The ripe fruits turn red and are quite attractive, though still toxic to humans.

  It was also used quite a bit medicinally. North American tribal ethnobotanist Daniel Moerman lists many varied uses: The Cherokee used it for skin diseases, for flatulence, for colds, for intestinal worms, and for boils. The Chippewa (as well as the Menominee and Ojibwa) used it as an eye medicine. The Iroquois were said to even use it as contraceptive along with treating headaches, bruises, sores, fevers, and children’s diarrhea. Interestingly, instead of using as a contraceptive, they used it induce pregnancy in horses. The Pawnee likes to use the seeds in their gourd shells to serve as rattles (as well as for headaches and rheumatism). Some tribes had to ceremoniously eat the raw leaves as an entrance into manhood. During the 16th and 17th century, people used starch made from the roots as a stiffener for clothes, thus the name Starchwort. The bright red berries were also used to make a red dye. During the Civil War, the Confederate states were blockaded from getting most goods. So they tried to find alternatives especially in food and medicines. The person in charge of compiling all of this was Dr. Francis Peyre Porcher who compiled a manuscript entitled the "Resources of the Southern Fields and Forests, Medical, Economical, and Agricultural Being Also a Medical Botany of the Confederate States" commonly referred to as the Confederate Ethnobotany. About "Wake Robins", as he called them as they often open when robins are nesting, he compiled several uses. He described how mixing the fresh roots with honey or syrup could be used for sore throats, particularly in children. He said it was also useful in treating rheumatism and a concoction of the sliced roots for poison ivy. He also described its use for an expectorant, for treating ringworm, skin diseases, in addition to it being used for making bread. 

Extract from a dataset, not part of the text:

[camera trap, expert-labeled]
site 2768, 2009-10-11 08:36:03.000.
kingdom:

These young Jacks are many years from producing any flowers, and even more so from producing fruits. At this stage many people misidentify them as trilliums or even poison ivy. 

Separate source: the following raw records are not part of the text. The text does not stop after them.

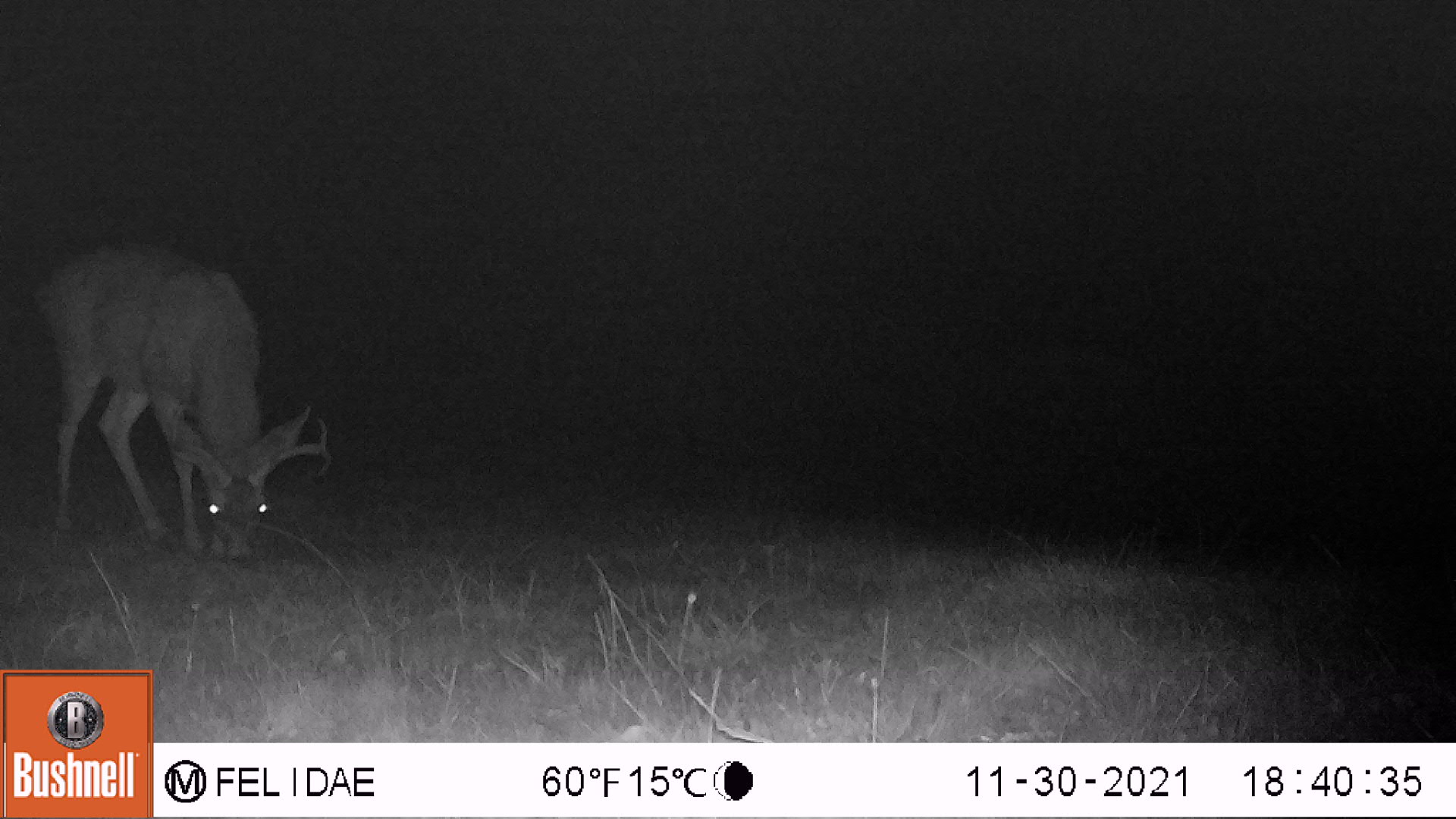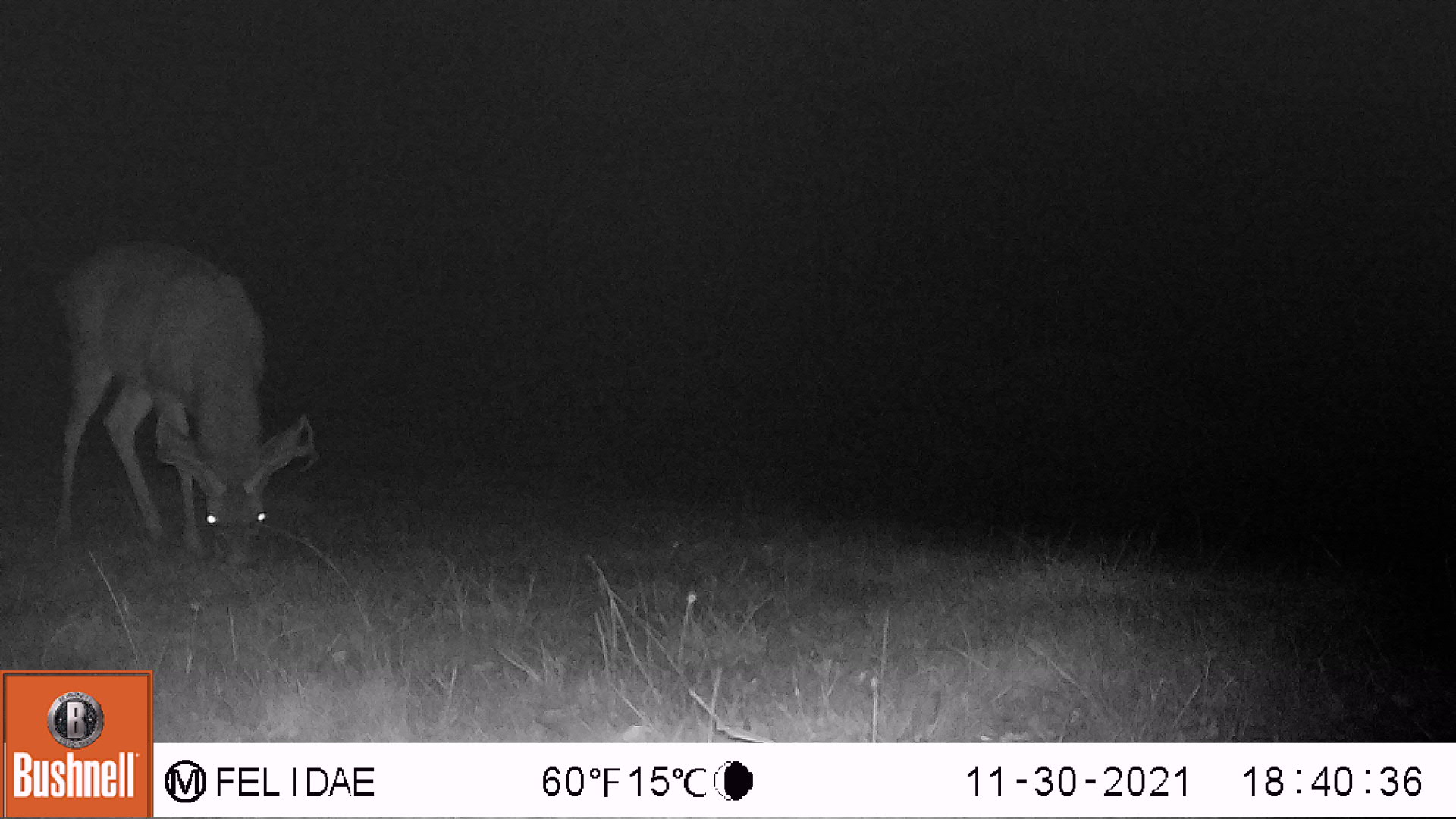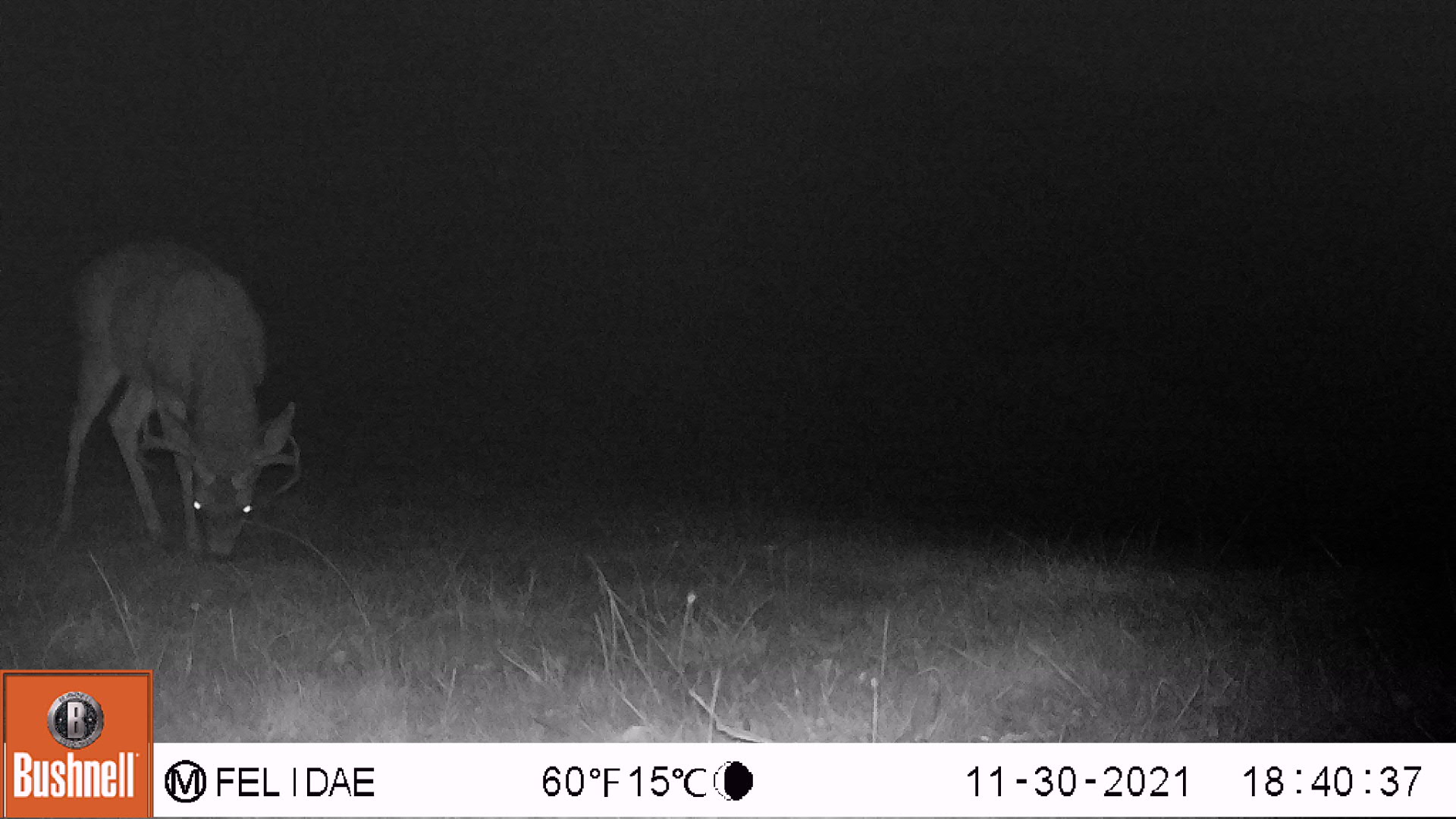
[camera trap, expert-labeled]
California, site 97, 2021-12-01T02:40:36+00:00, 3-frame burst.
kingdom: Animalia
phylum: Chordata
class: Mammalia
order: Artiodactyla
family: Cervidae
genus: Odocoileus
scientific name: Odocoileus hemionus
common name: mule deer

            This plant has an interesting development in that it can change sex throughout its life. When it first starts growing, it doesn’t produce any flowers. As it gets larger and stores enough nutrients, it will start producing male flowers, have one leaf stalk with three leaflets and be small in size. The flowers on these have a small opening at its base that allows pollinators (often fungus gnats or other small creatures attracted to rotting flesh smells) to escape. Once it builds-up its store of nutrients, it can finally invest in a larger, female flower with two stalks with three leaflets that lacks the opening at the base of the flower. If pollinated, this may then sap so much energy from it that it may revert back to the “cheaper” male plant. This cycle is referred to as sequential hermaphroditism. They can live for 20 years so are a long lived plant.